To select all 'p' elements (children of the 'div' element), the XPath would be


`//div[@id='content']/child::p`.

Breaking this down:

- //div[@id='content']: This selects the 'div' element with the id 'content'.

- /child::p: This selects all 'p' elements that are children of the previously selected 'div' element.

Hence, the child method helps directly access the child elements of a specific node, which can be very handy while writing Selenium scripts, particularly in cases where the parent element is easily locatable, and the structure from the parent to child is stable.

4. Parent

The Parent Axis method in XPath is another crucial aspect of identifying elements in relation to other elements in the XML document or DOM structure. As the name suggests, this method is used to select the parent of the current node.

The basic XPath syntax in Selenium for the parent axis is as follows:


`//tag[@attribute='value']/parent::tagName`

Let's break down this syntax:

- //tag[@attribute='value']: This portion of the XPath identifies the current node in the document. The 'tag' represents the HTML tag of the element (like 'div', 'a', 'span', etc.), the 'attribute' refers to the attribute of the element (like 'id', 'class', etc.), and the 'value' represents the value of that attribute.

- /parent::tagName: This part of the XPath is used to select the parent of the current node. The 'tagName' is the HTML tag of the parent element you want to select.

For example, let's say you have a 'div' element with the id 'username', and you want to select its parent element, which is a 'form'. Your XPath using the parent axis would look something like this:


`//div[@id='username']/parent::form`

This XPath selects the 'form' element which is the parent of the 'div' element with the id 'username'.

In the context of Selenium, the parent axis comes in handy when the child elements have some unique attributes that can be easily located, and you want to interact or check something with their parent element.

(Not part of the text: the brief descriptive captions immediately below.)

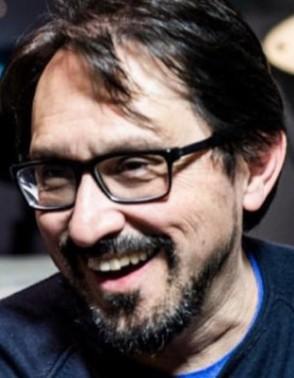 """O jornalista e escritor Edson Aran, autor de """"O livro das Comspirações"""" e """"Histórias jamais contadas da Literatura Brasileira""""(Foto: Acervo pessoal)"""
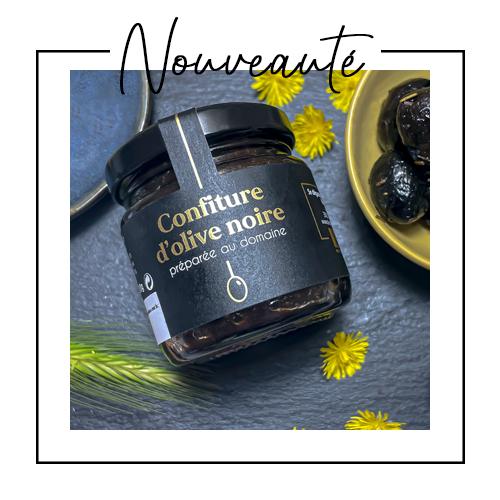 Nouveauté : confiture d'olive noire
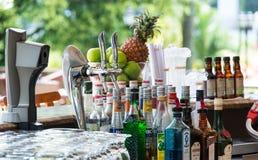Tropikalny Bar Fotografia Stock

However, it's worth noting that parent-child relationships in HTML are not always straightforward, especially with complex, nested structures, so understanding the DOM structure well is crucial to use the parent method in XPath effectively.

How HeadSpin helps streamline Selenium utilization

HeadSpin offers a robust AI-driven testing Platform with easy integration with multiple automation frameworks to improve testing efficiency and ship faster to the market.

HeadSpin expands beyond the traditional capabilities of Selenium and adheres to the W3C WebDriver specification, each HeadSpin host operates a Selenium server supporting custom features. Moreover, HeadSpin's cloud-based Selenium load balancer accommodates extra capabilities, facilitating device selection and redundancy management.

Following are the key capabilities of HeadSpin that enable testers and QA teams to leverage Selenium for unique testing needs—

Support for Selenium Webdriver: HeadSpin's platform fully supports Selenium WebDriver. This allows developers and testers to write Selenium scripts and execute them on real devices in HeadSpin's device cloud, thereby facilitating automated testing across various device and OS combinations.
Parallel testing: With HeadSpin, you can conduct concurrent testing across multiple devices, significantly reducing test times and accelerating your development process. This is particularly useful in Selenium Grid setup, where you might want to run your tests on different browser and operating system configurations simultaneously.
Integration with CI/CD pipelines: HeadSpin can seamlessly integrate into your existing CI/CD pipelines. This means your Selenium tests can be automatically triggered each time there's a commit or before a release, ensuring your application remains bug-free.
Real device testing: HeadSpin allows Selenium tests to run on real, physical devices, providing more accurate results compared to emulators or simulators. This helps in identifying real-world issues that users might face.
Detailed reports: After test execution, HeadSpin provides detailed reports, complete with videos, logs, network stats, and performance metrics, helping you identify, understand, and fix issues quickly.
Global test coverage: HeadSpin's device cloud spans 150+ locations worldwide, enabling you to conduct Selenium testing from a global user perspective. You can understand and address region-specific issues, ensuring a top-notch user experience everywhere.

Conclusion

XPath is critical in Selenium testing, offering a robust method for locating elements within the web page's DOM. Understanding and utilizing XPath's capabilities, such as functions, axes, and expressions, can greatly improve the effectiveness and efficiency of your Selenium tests. Moreover, with platforms like HeadSpin, you can enhance your testing capabilities further, leveraging its unique features aligned with Selenium standards. As the world of web development continues to evolve, it's essential to stay updated with these tools and methodologies to ensure high-quality, reliable web applications.